Pour une PME, les cas d’usage de PeerTube sont multiples et cohérents avec une stratégie de communication professionnelle. Une entreprise BTP peut publier des vidéos documentant ses réalisations passées — vues de chantiers terminés, témoignages de maîtres d’ouvrage satisfaits exprimés sous forme de déclarations formelles, présentations de techniques constructives innovantes. Un cabinet de conseil peut diffuser des webinaires publics sur des sujets comme la conformité OHADA, la gestion des risques ou la transition numérique. Une ONG peut publier ses rapports d’activité sous forme vidéo pour ses bailleurs de fonds.
La dimension fédérée de PeerTube mérite une explication. En déployant votre propre instance PeerTube, vous rejoignez un réseau de serveurs interconnectés via ActivityPub. Votre contenu reste sur votre serveur, sous votre contrôle, mais il peut être découvert et visionné par des utilisateurs d’autres instances du Fediverse. Cette architecture distribuée offre une résilience que les plateformes centralisées ne peuvent pas offrir : vos vidéos ne disparaissent pas si un algorithme de modération automatique les juge incorrectement, et vous n’êtes pas soumis aux dérives des politiques de contenu d’un acteur privé.
Sur le plan technique, PeerTube utilise WebTorrent pour la diffusion pair-à-pair des vidéos entre les navigateurs des spectateurs. Concrètement, quand plusieurs personnes regardent simultanément la même vidéo sur votre instance, elles s’entraident pour distribuer les données, réduisant la charge sur votre serveur. C’est un avantage non négligeable pour une organisation dont l’infrastructure est limitée et qui doit diffuser un webinaire simultanément à 50 participants.

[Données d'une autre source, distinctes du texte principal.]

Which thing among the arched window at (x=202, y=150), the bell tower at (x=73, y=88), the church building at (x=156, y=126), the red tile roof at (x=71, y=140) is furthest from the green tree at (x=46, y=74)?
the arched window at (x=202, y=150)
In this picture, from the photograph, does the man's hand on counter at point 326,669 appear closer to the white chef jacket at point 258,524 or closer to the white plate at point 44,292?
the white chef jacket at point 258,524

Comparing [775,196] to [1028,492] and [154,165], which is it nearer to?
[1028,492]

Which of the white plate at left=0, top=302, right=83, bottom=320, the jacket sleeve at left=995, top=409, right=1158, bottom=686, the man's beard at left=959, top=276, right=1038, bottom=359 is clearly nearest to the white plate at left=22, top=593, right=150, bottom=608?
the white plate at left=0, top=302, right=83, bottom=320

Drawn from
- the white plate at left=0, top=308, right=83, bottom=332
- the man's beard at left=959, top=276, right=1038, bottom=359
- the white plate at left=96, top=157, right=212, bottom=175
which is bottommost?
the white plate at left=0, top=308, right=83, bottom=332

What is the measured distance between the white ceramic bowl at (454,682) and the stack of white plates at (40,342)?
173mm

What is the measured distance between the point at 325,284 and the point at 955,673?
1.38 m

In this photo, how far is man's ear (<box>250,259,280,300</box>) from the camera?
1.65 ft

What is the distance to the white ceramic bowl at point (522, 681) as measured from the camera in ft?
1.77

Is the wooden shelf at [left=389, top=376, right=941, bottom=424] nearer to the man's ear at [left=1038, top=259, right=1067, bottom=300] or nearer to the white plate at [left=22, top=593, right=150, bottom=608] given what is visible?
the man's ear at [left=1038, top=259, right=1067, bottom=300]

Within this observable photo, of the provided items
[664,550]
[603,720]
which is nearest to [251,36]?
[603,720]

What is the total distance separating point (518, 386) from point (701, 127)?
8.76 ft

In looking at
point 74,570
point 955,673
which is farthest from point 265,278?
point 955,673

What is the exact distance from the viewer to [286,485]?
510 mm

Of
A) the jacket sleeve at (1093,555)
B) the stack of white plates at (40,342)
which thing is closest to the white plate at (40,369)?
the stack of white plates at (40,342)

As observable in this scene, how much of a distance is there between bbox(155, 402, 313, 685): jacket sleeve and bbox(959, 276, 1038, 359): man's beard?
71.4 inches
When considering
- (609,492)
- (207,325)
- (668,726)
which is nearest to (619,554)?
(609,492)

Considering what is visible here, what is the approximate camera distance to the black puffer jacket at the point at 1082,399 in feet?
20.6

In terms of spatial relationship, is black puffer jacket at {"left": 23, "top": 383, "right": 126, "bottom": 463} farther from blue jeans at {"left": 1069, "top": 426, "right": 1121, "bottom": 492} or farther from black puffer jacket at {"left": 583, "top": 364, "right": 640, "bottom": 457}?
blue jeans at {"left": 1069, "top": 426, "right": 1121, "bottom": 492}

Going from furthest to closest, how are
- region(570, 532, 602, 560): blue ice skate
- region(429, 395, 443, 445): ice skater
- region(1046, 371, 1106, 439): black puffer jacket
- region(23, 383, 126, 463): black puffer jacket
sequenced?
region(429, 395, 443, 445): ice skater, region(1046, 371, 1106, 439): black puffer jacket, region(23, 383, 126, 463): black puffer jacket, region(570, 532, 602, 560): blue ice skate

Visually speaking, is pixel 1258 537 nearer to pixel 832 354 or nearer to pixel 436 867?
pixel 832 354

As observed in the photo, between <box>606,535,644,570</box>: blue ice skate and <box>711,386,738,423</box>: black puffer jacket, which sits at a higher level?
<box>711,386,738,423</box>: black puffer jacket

L’administration de PeerTube inclut des fonctionnalités robustes de modération, de gestion des quotas de téléversement par utilisateur, de définition de politiques de fédération (avec quelles autres instances vous acceptez d’échanger), et de paramétrage des capacités de transcodage. Ces fonctionnalités font de PeerTube un outil professionnel complet, et non un simple lecteur vidéo.
Immich — archives photos et documents terrain
Immich est une solution d’archivage photographique auto-hébergée disponible sur immich.app, publiée sous licence AGPL-3.0. Elle a connu une croissance exceptionnelle depuis 2023 et est aujourd’hui considérée comme la référence du self-hosting pour la gestion de photos, notamment grâce à son interface mobile soignée et ses capacités de reconnaissance et de classification automatique.
Dans un contexte professionnel PME, Immich répond à des besoins d’archivage qui sont souvent mal couverts par les outils généralistes. Prenons le cas d’une entreprise de BTP opérant au Sénégal. Chaque chantier génère des centaines, parfois des milliers de photos : photos de réception de matériaux, photos d’avancement hebdomadaires, photos de réception de travaux par corps d’état, photos documentant des non-conformités, photos pour les rapports de sinistre. Ces archives ont une valeur juridique, contractuelle et technique. Elles doivent être stockées de façon pérenne, indexées par chantier et par date, accessibles aux chefs de projet et au client si nécessaire.
Immich permet de créer des albums partagés par projet ou par client, de gérer finement les droits d’accès (lecture seule pour un client, lecture-écriture pour une équipe terrain), et de synchroniser automatiquement les photos depuis les smartphones iOS et Android des collaborateurs via son application mobile. L’upload se fait en arrière-plan dès que le téléphone dispose d’une connexion Wi-Fi ou 4G, sans intervention manuelle.
La fonctionnalité de reconnaissance d’objets et de scènes d’Immich mérite une mention spéciale pour les contextes agritech et santé. Une coopérative agricole peut entraîner Immich à reconnaître et classer automatiquement des photos de cultures selon leur état sanitaire. Un centre de santé peut organiser ses photos de dossiers de patients (plaies, radiographies papier photographiées, matériel médical) selon des taxonomies métier. Cette intelligence locale — le traitement se fait sur votre serveur, pas dans le cloud d’un tiers — préserve la confidentialité des données médicales ou commerciales.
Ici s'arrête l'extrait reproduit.